A SENHORA DO KANUM
A SENHORA DO KANUM
A SENHORA DO KANUM
(Reflexões sobre a devastação da reserva de moralidade)
Mais do que uma reflexão sobre a crise política, escrevo para exorcizar meus fantasmas e reduzir o índice de angústia que tem me sufocado há três meses, quando os casos de corrupção envolvendo o Governo começaram a ser denunciados.
Para quem recebeu aquela minha carta aberta ao Lula, em agosto do ano passado, sabe que as denúncias não me surpreenderam. Eu só não sabia quando elas chegariam ao público, mas sabia que a temperatura das ganâncias estava em ponto de ebulição.
Apesar de ser um dos meus favoritos, rejeito o determinismo de Machado de Assis quando um de seus personagens (esqueci em qual dos romances) diz que “a ocasião não faz o ladrão, faz o roubo; o ladrão já nasce feito”. Mas, acho que vocês se lembram de eu ter falado de Delúbio, não? De Marcelo Sereno? Pois bem, Delúbio, para mim , personifica aquilo que os criminalistas chamam de “corpo de delito”. E não é de agora, nem começou com a chegada de Lula ao Palácio do Planalto. Vem de longe. Com ele se justifica o determinismo machadiano.

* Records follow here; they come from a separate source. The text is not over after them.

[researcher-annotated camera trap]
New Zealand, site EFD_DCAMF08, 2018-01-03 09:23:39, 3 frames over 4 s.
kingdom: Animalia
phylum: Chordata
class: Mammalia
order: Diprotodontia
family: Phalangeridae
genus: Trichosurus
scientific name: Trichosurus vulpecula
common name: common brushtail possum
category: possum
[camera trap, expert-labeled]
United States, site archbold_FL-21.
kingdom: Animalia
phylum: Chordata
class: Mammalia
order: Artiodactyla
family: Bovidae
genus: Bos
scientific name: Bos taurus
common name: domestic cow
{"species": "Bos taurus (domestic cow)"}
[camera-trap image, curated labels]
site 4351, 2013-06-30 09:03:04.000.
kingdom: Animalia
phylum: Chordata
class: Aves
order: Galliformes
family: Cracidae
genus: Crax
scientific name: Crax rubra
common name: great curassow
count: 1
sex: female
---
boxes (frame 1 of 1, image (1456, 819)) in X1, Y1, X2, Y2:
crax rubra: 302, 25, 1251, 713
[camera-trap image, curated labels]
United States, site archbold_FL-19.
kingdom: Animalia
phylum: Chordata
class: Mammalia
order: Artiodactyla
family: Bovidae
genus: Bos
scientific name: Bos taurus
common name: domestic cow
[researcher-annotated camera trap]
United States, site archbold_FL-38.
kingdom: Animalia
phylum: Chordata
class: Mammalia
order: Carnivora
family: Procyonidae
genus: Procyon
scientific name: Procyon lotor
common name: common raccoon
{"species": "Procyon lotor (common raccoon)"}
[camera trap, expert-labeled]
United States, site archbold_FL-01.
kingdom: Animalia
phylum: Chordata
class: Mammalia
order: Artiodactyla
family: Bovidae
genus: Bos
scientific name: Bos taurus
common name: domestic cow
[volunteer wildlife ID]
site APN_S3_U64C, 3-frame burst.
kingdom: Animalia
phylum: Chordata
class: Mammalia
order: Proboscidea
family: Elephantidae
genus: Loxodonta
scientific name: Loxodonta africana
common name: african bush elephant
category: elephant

Mas agora peço que tenham paciência e me ajudem nessa reflexão. Quando estourou a crise, passei a ler a reação daqueles que há alguns séculos saqueiam (e sacam) nossos bens, o produto de nosso trabalho e, em algumas circunstâncias, até mesmo nossos sentimentos. Varei madrugadas atenta a todos os jornais brasileiros que permitem leitura via internet. Até mesmo jornais pequenos, da Amazônia, do Nordeste. Todos os neurônios estavam em alerta máxima na tentativa de entender porque se mostravam tão indignados, se essa é a prática grande maioria deles. Saqueadores históricos, transformaram esse exercício não apenas num apêndice de suas atividades mas, no principal objetivo de suas vidas, para se sustentarem no poder indefinadamente. E se sustentam.. E foi por essa trilha que muitos dos “nossos” se perderam.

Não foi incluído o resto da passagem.